> [TASK TO COMPLETE]
Carry on the Editor's Desk column about saving the world, starting right after its final sentence.

Editor's Desk
By Michael Hughes
Let's save the world
In my ex-profession of newspaper journalism, many dream of saving the world.
Often, this desire is based upon too many readings of tomes like All the President’s Men, not to mention the Dustin Hoffman-Robert Redford film version that detailed the beginnings of Watergate, which led to the downfall of President Richard Nixon.
However, as you can tell from the photograph of the gentleman on the left, newsroom refugees don’t resemble a young Robert Redford. And as you see on the evening news (or from news websites), the world is decidedly unsaved.
But this edition of Industrial Engineer presents grounds for hope, as Yuehwern Yih, Ben Wang and Don Larson are, in their own way, crossing valleys of death.

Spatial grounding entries
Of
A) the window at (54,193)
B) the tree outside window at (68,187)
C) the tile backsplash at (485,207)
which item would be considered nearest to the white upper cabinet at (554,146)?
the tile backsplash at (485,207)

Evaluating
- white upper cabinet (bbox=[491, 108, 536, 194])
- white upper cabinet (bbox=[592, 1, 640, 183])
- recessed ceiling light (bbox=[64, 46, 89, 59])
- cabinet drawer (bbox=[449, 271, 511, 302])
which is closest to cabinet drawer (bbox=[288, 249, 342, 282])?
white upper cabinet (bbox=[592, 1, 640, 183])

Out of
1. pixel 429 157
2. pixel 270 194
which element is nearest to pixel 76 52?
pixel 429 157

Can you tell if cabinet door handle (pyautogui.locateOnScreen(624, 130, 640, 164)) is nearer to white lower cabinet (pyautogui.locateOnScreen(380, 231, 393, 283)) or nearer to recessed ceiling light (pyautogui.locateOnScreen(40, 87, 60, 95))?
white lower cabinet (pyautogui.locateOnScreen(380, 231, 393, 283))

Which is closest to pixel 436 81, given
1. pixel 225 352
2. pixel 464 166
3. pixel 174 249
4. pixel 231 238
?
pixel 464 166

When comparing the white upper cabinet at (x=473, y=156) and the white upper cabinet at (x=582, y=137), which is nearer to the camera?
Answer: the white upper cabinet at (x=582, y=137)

> [RESPONSE]
A sabbatical for Yih, a Purdue University industrial engineering professor, eventually led her to Kenya, where AIDS patients had access to lifesaving drugs. Unfortunately, the chemical cocktails don’t work so well in undernourished bodies, and the consortium of universities working there had trouble getting and distributing sufficient food. Yih’s work led to a Nutritional Information System that feeds 35,000 people every day, tracking that information for doctors and keeping people alive.
Wang’s valley of death refers to accelerating manufacturing innovation and moving those results from the lab to the market to create economic value. As executive director of the Georgia Tech Manufacturing Institute, Wang and his team are examining manufacturing as a whole value stream, looking to make sure that advanced manufacturing, or "manufacturing 2.0," takes place in the United States.
Two countries south of Kenya, also on Africa’s East Coast, sits Mozambique. During his travels as an industrial engineer for major food processors, Larson realized that much aid for that continent is misdirected. Many poor farmers could produce enough to eat, but they couldn’t store their produce for lean times. So Larson’s Sunshine Nut Co. is pouring his knowledge and life’s savings into the country to provide jobs, food production and sustainable businesses to avert hunger and starvation.
So as we enter 2014, maybe the best way to save the world isn’t to write about it, but for industrial engineers to just go and do it.